Ceph Erasure Code Overhead Mathematics

Posted on Sat 30 November 2019 in hints-and-kinks • 2 min read

So you’re running a Ceph cluster, and you want to create pools using erasure codes, but you’re not quite sure of exactly how much extra space you’re going to save, and whether or not that’s worth the performance penalty? Here’s a simple recipe for calculating that space overhead.

Suppose a RADOS object has a size of $S$, and because it’s in an EC pool using the jerasure or isa plugin,¹ Ceph splits it into $k$ equally-sized chunks. Then the size of any of its $k$ chunks will be:

$$S \over k$$

In addition, we get $m$ more parity chunks, also of size $S \over k$.

Thus, the total amount of storage taken by an object of size $S$ is:

$$k \cdot {S \over k} + m \cdot {S \over k}$$

This of course we can rearrange and reduce to

$$S + S \cdot {m \over k}$$

$$S \cdot (1 + {m \over k})$$

In other words, the overhead (that is, the additional storage taken up by the EC parity data) is

$$S \cdot {m \over k}$$

or when expressed as a proportion to $S$, simply

$$m \over k$$

As an example, an EC profile with $k = 8, m=3$ comes with a storage overhead of $3 \over 8$ or 37.5%.

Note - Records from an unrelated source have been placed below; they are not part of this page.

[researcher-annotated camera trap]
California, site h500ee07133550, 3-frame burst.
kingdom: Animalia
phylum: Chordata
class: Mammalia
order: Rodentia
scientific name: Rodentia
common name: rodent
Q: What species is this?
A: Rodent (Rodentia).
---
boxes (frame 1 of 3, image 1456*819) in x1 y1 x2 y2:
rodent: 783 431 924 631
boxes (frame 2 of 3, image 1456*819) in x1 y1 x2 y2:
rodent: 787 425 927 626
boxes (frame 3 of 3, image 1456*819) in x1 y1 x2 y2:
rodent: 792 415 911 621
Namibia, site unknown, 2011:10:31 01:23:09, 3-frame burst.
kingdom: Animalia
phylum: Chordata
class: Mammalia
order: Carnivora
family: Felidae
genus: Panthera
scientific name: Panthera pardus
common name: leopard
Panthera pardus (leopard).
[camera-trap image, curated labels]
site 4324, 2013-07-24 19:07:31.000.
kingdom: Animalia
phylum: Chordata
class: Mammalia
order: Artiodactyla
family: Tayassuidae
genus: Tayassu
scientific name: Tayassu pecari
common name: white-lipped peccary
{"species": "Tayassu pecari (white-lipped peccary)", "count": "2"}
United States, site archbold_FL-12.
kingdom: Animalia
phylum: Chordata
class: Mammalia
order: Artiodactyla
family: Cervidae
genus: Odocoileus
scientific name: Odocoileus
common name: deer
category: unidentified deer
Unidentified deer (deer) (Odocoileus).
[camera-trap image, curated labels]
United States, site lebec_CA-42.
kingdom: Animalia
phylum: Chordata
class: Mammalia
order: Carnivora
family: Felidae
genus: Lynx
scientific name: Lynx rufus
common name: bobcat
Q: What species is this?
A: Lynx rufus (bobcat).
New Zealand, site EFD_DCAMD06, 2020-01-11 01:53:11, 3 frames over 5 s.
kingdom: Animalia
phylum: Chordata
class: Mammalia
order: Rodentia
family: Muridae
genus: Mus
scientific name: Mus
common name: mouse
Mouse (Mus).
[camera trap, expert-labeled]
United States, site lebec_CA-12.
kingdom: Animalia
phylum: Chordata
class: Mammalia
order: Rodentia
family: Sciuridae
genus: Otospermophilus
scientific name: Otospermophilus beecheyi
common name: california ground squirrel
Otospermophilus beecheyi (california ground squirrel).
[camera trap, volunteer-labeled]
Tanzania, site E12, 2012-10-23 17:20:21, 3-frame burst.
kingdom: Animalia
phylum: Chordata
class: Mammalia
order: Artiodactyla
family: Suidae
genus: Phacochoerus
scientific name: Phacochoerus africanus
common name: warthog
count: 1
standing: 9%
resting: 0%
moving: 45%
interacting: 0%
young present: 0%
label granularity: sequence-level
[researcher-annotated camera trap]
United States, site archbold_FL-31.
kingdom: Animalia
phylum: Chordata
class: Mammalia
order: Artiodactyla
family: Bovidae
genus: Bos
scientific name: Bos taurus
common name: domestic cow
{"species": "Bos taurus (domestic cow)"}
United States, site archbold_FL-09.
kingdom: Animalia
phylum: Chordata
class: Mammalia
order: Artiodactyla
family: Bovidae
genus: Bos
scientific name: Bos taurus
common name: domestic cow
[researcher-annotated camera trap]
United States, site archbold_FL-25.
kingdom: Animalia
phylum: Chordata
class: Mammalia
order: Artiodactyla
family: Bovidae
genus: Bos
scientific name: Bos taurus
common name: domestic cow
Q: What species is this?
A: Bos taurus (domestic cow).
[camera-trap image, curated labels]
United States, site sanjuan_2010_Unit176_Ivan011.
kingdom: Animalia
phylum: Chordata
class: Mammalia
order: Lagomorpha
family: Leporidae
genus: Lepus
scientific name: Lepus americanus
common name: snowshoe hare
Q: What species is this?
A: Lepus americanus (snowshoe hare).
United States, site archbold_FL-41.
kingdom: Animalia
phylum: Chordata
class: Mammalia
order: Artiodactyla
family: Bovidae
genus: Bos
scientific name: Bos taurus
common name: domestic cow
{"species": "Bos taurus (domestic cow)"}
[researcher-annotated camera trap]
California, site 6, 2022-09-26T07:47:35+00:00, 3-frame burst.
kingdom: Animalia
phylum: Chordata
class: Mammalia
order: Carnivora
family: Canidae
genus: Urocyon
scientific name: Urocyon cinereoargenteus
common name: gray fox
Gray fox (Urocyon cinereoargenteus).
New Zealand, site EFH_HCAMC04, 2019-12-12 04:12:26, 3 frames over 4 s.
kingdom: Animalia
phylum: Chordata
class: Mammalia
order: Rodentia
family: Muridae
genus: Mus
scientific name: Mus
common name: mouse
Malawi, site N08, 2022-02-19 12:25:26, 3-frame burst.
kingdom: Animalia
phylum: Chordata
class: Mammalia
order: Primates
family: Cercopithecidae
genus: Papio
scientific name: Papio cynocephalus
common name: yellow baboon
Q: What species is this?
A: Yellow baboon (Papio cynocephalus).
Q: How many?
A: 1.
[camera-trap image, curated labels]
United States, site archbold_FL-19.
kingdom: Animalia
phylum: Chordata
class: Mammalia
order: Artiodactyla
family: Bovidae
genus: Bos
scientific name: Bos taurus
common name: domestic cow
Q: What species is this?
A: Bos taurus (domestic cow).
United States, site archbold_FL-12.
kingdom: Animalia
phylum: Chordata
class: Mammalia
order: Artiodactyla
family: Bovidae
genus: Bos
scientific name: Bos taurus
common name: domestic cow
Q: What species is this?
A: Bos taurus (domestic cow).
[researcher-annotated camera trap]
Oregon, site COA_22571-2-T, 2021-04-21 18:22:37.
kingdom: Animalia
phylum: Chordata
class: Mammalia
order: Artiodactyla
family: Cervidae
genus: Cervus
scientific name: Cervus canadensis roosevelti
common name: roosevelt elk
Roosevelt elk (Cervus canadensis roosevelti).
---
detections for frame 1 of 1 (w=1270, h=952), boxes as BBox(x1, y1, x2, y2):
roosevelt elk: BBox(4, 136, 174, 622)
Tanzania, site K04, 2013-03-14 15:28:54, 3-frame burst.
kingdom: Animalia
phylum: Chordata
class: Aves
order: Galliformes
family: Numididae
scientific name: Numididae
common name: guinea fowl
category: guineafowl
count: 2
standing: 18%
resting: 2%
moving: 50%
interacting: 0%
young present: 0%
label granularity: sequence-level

One with $k=5, m=2$ has an overhead of $2 \over 5$, or 40%.

And finally, a replicated (conventional, non-EC) pool with 3 replicas can be thought of as having a degenerate EC profile with $k=1, m=2$, resulting in an overhead of $2 \over 1$, or 200%.

On a parting note, you should realize that the space utilization overhead is only one factor by which you should weigh erasure code profiles against one another. The other is performance. Here, the general (deliberately oversimplified) rule is that the more chunks you define — in other words, the higher your $k$ — the higher the performance penalty you suffer, particularly on reads.² This is due to the fact that in order to reconstruct the object and serve it to the application, your client must collect data from $k$ different OSDs and assemble it locally.³

Thanks to Lars Marowsky-Bree for reminding me that slightly different arithmetics apply to the lrc, shec, and clay plugins. ↩
Thanks to Lenz Grimmer for pointing out that the post should make this clear. ↩
If you want to know more about erasure codes and their history, not limited to their use in Ceph, Danny Abukalam did an interesting talk on the subject at OpenStack Days Nordic 2019. ↩